**Tasks to carry out**
[1] In the text on BPA in plastics, where on a plastic item is the number indicator found?
[2] Write the next part of the text on telling whether plastic contains BPA, picking up after its final sentence.
Document segment: Begin
The FDA has found that BPA is safe when in very low levels. However, it's best to avoid them completely by using BPA-free plastic products.

Most BPA-free items will usually have a label on their surface to indicate this guarantee.
How Do I Know if Plastic Has BPA?

It's okay to feel the need to be sure that the products we use are safe. The trouble is, when you don't know what to look for, you won't be able to tell whether a plastic may or may not contain BPA. Here are a few tell-tale signs.
BPA Plastic is Clear

Opaque plastic products are safe and BPA-free. Lift an item to eye level, and check if you can see through it. This applies to even colored containers. Make sure you're in a well-lit area to be certain.

Microwaveable Plastic May Have BPA

Unfortunately, the tupperware you use for your lunch and heat in the office may contain levels of BPA. Also, if plastic is labeled level 7, it may have BPA. You can find the number indicator at the bottom center. However, keep in mind that these are only likely but not certain.
Document segment: End
Data extract: Begin
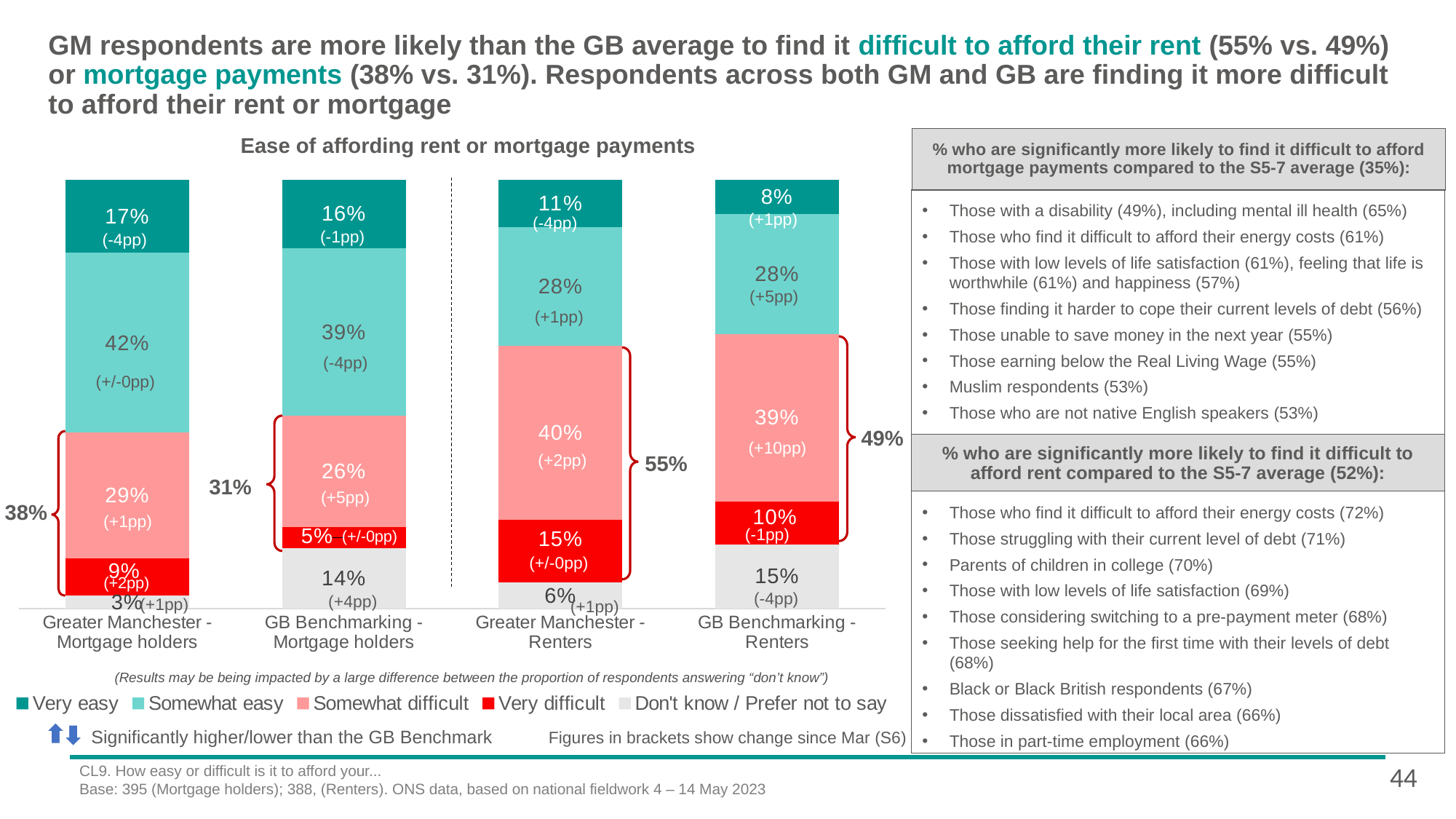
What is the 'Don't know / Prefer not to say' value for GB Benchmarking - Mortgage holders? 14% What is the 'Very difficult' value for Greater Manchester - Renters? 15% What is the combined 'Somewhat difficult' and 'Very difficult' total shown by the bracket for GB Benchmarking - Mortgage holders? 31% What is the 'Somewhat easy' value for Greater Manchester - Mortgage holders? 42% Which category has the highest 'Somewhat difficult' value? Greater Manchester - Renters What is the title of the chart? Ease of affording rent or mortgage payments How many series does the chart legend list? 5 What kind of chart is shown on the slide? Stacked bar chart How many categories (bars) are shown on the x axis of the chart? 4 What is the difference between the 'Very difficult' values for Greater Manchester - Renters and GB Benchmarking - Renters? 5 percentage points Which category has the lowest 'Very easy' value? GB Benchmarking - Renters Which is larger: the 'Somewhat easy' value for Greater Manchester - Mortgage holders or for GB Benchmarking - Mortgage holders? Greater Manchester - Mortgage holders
Data extract: End
**Results by task**
[1] At the bottom center.

[2]
No BPA-Free Label

If it doesn't say so on the product itself, look for the words on the packaging. Should you throw it out already? No. Instead, look up information online. Many brands now have online stores with a description and a detailed list of specifications of each product. You can also reach out to their customer service and just ask.
Glass, or BPA-Free Plastic?

Before you decide to judge a product's sustainability by its packaging, remember that glass is no longer the superior choice. Improvements in the plastic industry to have more nature-friendly options, like BPA-free plastic, have made the material a smart choice for the earth-conscious. Give your plastic bottle a chance.